Task details
Would you print exactly the lines that begin the listing and continue through the line holding "Strawberry ice cream"? No pictures, please.

Data section
================================
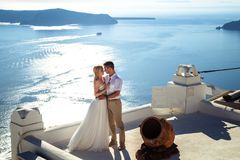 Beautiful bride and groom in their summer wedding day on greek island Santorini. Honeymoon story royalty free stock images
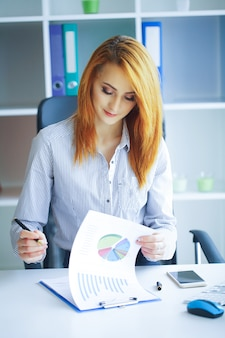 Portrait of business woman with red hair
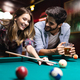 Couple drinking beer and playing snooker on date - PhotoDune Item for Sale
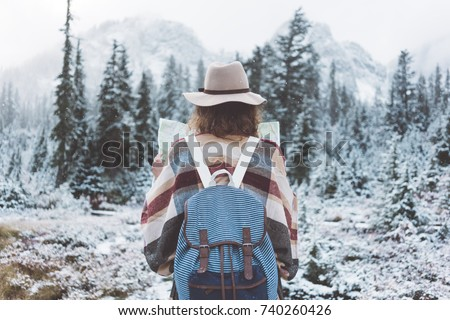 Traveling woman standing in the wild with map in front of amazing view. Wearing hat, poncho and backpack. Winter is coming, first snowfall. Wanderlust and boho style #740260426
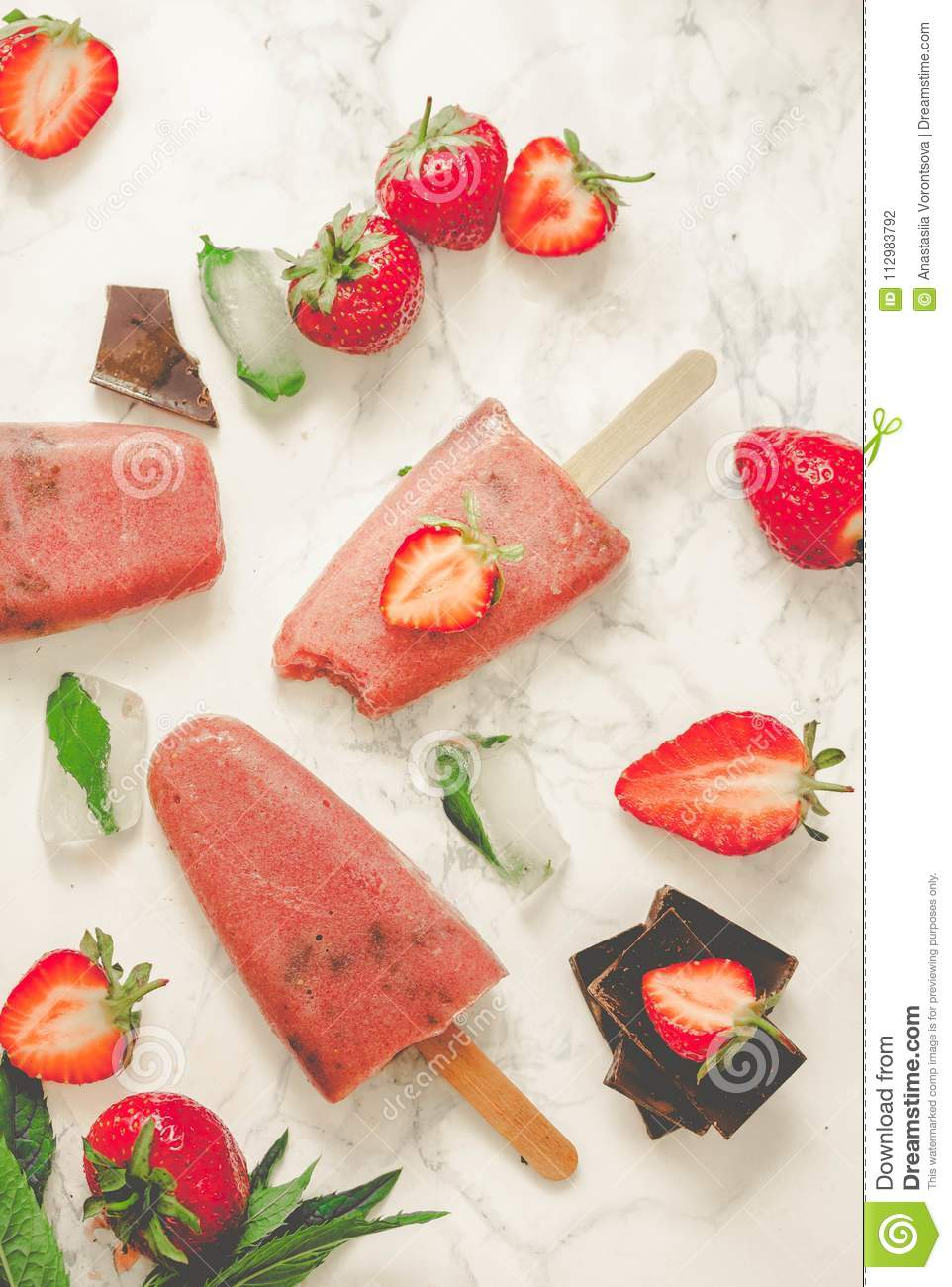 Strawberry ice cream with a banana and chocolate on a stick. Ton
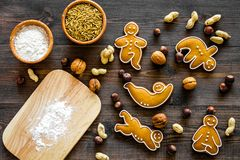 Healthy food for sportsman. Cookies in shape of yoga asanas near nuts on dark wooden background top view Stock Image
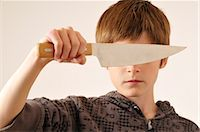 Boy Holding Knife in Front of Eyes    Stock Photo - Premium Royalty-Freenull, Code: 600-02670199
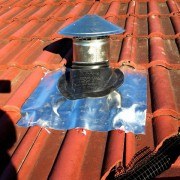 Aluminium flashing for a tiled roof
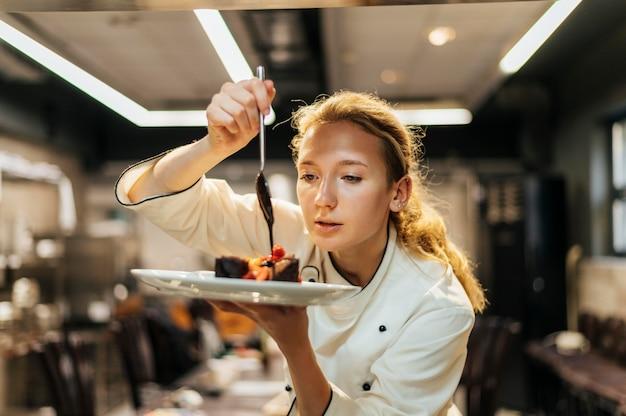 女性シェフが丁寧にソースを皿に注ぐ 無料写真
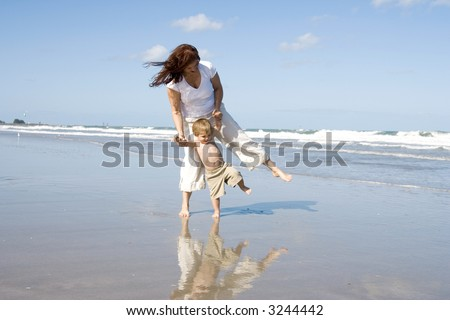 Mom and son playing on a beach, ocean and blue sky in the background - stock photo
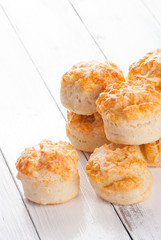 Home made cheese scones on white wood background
================================
Solution
 Beautiful bride and groom in their summer wedding day on greek island Santorini. Honeymoon story royalty free stock images
 Portrait of business woman with red hair
 Couple drinking beer and playing snooker on date - PhotoDune Item for Sale
 Traveling woman standing in the wild with map in front of amazing view. Wearing hat, poncho and backpack. Winter is coming, first snowfall. Wanderlust and boho style #740260426
 Strawberry ice cream with a banana and chocolate on a stick. Ton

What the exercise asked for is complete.